Earlier this month, I had the sincere pleasure of hosting 23 of this community’s young men and women here at the city building. These young people were part of the Piqua Area Chamber of Commerce’s Teen Leadership Program. Each year, they come to the city building to gain a greater knowledge of local government and to participate in a mock city commission meeting. For the past few years, I have had the responsibility of coordinating the mock city commission meeting and each year the students, while they seem to get younger and younger, perform their roles better and better.
This year’s class was nothing short of exceptional. I sat through the meeting playing varying roles; I sat as an observer to see how these young people would handle their roles. I was a bit of a traffic cop helping to navigate the agenda with the proper procedures. I also had the chance to be a participant, speaking both for and against certain items.
These young people went through their roles with such a degree of comfort, candor and humor; it seemed second nature for these teenagers to collectively deliberate and make decisions. They were comfortable in dealing with the information they had and the opinions of others; there actions could have been a model for our elected leaders in Washington. As they went through the meeting, they understood the solemn demeanor and the implied respect the commission chambers demanded. For more than once, I had to stop and realize that this was not a real city commission meeting; these were youngsters simply playing these roles, yet performing them amazingly well.

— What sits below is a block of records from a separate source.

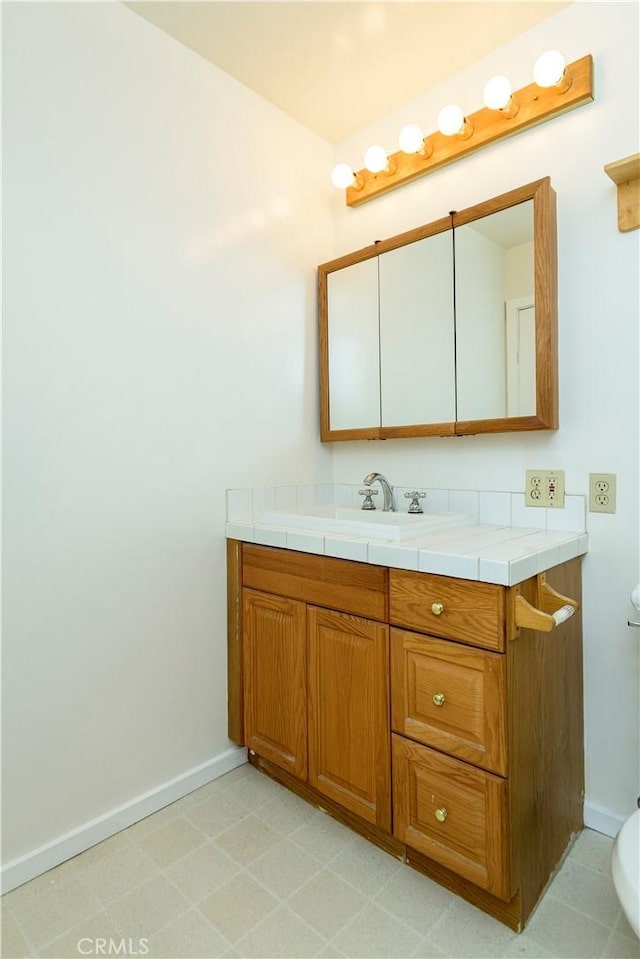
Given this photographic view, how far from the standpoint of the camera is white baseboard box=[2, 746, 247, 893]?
1321 millimetres

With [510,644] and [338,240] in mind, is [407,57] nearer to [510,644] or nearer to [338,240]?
[338,240]

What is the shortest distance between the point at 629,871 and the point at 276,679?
1013 millimetres

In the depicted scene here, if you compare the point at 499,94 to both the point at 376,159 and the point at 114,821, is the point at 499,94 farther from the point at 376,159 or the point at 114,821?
the point at 114,821

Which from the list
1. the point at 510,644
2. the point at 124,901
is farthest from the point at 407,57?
the point at 124,901

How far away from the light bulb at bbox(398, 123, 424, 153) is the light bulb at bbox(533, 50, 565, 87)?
412mm

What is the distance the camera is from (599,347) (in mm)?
1476

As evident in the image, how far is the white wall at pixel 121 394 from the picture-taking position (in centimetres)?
134

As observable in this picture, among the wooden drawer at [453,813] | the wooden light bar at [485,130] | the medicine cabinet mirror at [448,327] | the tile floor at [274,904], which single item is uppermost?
the wooden light bar at [485,130]

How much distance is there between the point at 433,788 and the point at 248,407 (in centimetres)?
131

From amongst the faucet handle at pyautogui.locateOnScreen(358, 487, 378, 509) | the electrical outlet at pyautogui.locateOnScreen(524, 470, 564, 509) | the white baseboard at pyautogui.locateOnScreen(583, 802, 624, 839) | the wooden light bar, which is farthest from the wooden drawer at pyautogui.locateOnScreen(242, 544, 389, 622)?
the wooden light bar

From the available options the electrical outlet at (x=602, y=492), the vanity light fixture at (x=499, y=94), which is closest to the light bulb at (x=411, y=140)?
the vanity light fixture at (x=499, y=94)

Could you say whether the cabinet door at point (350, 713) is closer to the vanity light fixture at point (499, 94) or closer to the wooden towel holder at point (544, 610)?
the wooden towel holder at point (544, 610)

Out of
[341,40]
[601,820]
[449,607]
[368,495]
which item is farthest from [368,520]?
[341,40]

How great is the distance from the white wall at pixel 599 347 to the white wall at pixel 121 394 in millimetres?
963
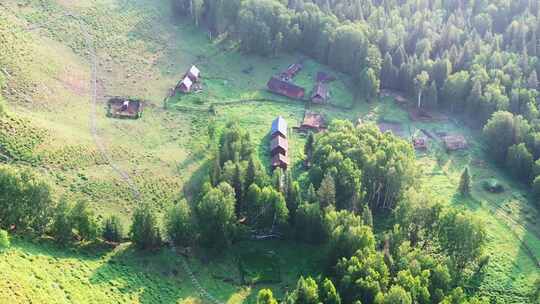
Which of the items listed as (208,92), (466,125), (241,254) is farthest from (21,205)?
(466,125)

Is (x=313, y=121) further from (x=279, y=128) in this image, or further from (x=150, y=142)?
(x=150, y=142)

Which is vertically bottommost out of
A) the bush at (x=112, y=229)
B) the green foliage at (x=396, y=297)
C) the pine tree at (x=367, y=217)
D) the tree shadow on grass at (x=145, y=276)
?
the tree shadow on grass at (x=145, y=276)

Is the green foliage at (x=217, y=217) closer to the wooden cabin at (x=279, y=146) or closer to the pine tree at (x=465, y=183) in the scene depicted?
the wooden cabin at (x=279, y=146)

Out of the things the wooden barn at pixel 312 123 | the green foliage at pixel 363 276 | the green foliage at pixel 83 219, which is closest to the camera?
the green foliage at pixel 363 276

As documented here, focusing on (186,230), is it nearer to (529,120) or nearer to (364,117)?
(364,117)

It was obvious that these young people had a strong work ethic; they prepared for their roles and did a wonderful job. Not only that, but many of these students lead amazing lives in and out of the classroom; they excel at their studies, they are talented athletes and musicians; some have jobs. More than that, they are comfortable with themselves and with others. Many of them have a maturity and a wisdom that is beyond their years. I can attest; there was no way I was that smart, that talented or that aware of the world when I was in high school.
I was comforted by the fact that if this is the future of our community, our residents should take notice. These young people are motivated and driven to do the best job they can do. Even more, their future fields of pursuit are varied, from private sector work to the military, our community’s youngsters realize that there is a huge world out there and they have the confidence and the courage to achieve whatever is within their reach and much, much more.
Yet, at the same time, I was deeply troubled. Those that really understand this community understand that we are at risk of losing the battle of demographics. Our strong community is getting older and I am deeply afraid that the opportunities for these young people to stay in this time are at risk of being more diminished now than they were even a generation ago. Along with that, these younger people know that there is a world out there for them and they are going after it. Inevitably, our community’s loss will be this world’s gain.
Through all of this we need to be more resolved than ever to help create the environment in which these young people, will want to come back to their hometown and find a rich life with loving families and fulfilling careers, or whatever their hearts may desire for themselves. I can’t say I know all the answers to encourage these future leaders to come back. But, selfishly, I want them back. I want their creativity, their energy, their drive. I want them to be the leaders of the future. And I honestly believe if you are in this town, you will want them back as well. We cannot afford to let them go.